Friday 6 July 2012

BRITAIN'S RACIST AND RIP-OFF LANDLORDS


The Rachman era returns

Forget the market-rigging bankers, the phone-hacking journalists and the bribe-taking police. What about the rip-off landlords who bring shame on Britain? Yesterday, two shocking bits of news came to light.


First, the London borough of Brent announced its crackdown on “Beds in Sheds”. In the past three years the council has issued 84 planning enforcement notices against home-owners who rented out their garden sheds to desperate tenants, so now it wants to put a stop to this exploitation once and for all.


Second, it turns out many landlords are racists – a BBC investigation of London and Birmingham landlords has found some choose tenants on the basis of race. For example, their adverts say tenants “Must be Bangladeshi, Pakistani, Indian” or “Filipino only” or “Sri Lankan professional couples”. The BBC and Letting Agent Today ask whether these landlords are breaking the law? Well, if they aren't, then they darn well ought to be. Weren't the days of “No dogs, no blacks, no Irish” supposed to be long gone?

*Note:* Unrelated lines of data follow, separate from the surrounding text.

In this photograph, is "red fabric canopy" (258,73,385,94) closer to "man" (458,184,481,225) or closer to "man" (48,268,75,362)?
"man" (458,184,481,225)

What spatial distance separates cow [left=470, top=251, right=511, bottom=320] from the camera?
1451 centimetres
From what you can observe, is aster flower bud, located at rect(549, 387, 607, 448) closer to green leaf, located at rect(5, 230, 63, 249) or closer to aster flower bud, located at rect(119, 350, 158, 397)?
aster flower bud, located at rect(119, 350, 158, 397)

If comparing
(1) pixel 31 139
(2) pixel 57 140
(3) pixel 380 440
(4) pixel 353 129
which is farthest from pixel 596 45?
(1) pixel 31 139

Britain's landlords are developing a shocking reputation. Increasingly the worst among them make headlines for the wrong reasons – intimidating tenants, operating dangerous boilers in rental properties, evicting tenants to replace them with higher paying Olympics visitors are some examples of their outrageous behaviour. No wonder the London Borough of Newham and the Welsh government want landlords licensed. That way the Rachmanesque among them can be weeded out.


Yes, many landlords are decent human beings who provide decent accommodation at a decent price. But the private lettings market is becoming so tainted by criminality, incompetence and greed, that it is time for decent landlords to stand up and take action against their corrupt peers. The National Landlords Association's Code of Practice whilst laudable is not enough. The body should support landlord licensing or, at least, a landlords register to professionalise the sector fully. Scotland has a landlords register and limited licensing system. Time to extend that across the rest of the United Kingdom.